In the blog post about Iteratees, retype the passage from "The article goes" up to and including "producer-side events happen.".
───── Provided text ─────
Previous Entry Share Next Entry
For the latest on the functional-programming front, I encourage the code geeks to check out this article on Iteratees. This is a new concept that I gather hit the Haskell world last year; this blog post from a few months later applies the same notions to Scala.

The article goes into the deep details, and is borderline over my head still, but the key notion is quite delicious. The problem it is addressing is that reading from a file is necessarily a bit messy, since you have to deal with problems like EOF; this makes it hard to hide the fact that you're dealing with a file, and particularly makes functional composition hard. You can kind of handwave away those problems, but generally at the price of losing the consumer's ability to lazily consume only as much of the file as it wants and then stop. So the question is, how do you build something that is (a) generalizable; (b) composable; (c) lazily driven by the consumer; and (d) allows the producer to say when producer-side events happen.
───── Data block ─────
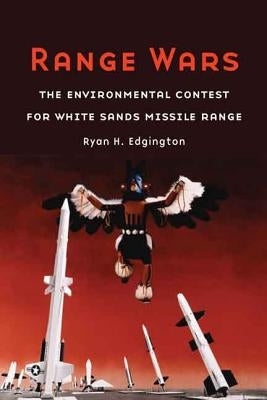 Range Wars: The Environmental Contest for White Sands Missile Range by Edgington, Ryan H.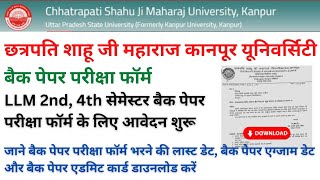 Kanpur University LLM 2nd4th Sem Back Paper Exam Form Exam Date Universitylatestupdate Csjm [upl. by Akemat873]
─────
• [Answer to the problem]
The article goes into the deep details, and is borderline over my head still, but the key notion is quite delicious. The problem it is addressing is that reading from a file is necessarily a bit messy, since you have to deal with problems like EOF; this makes it hard to hide the fact that you're dealing with a file, and particularly makes functional composition hard. You can kind of handwave away those problems, but generally at the price of losing the consumer's ability to lazily consume only as much of the file as it wants and then stop. So the question is, how do you build something that is (a) generalizable; (b) composable; (c) lazily driven by the consumer; and (d) allows the producer to say when producer-side events happen.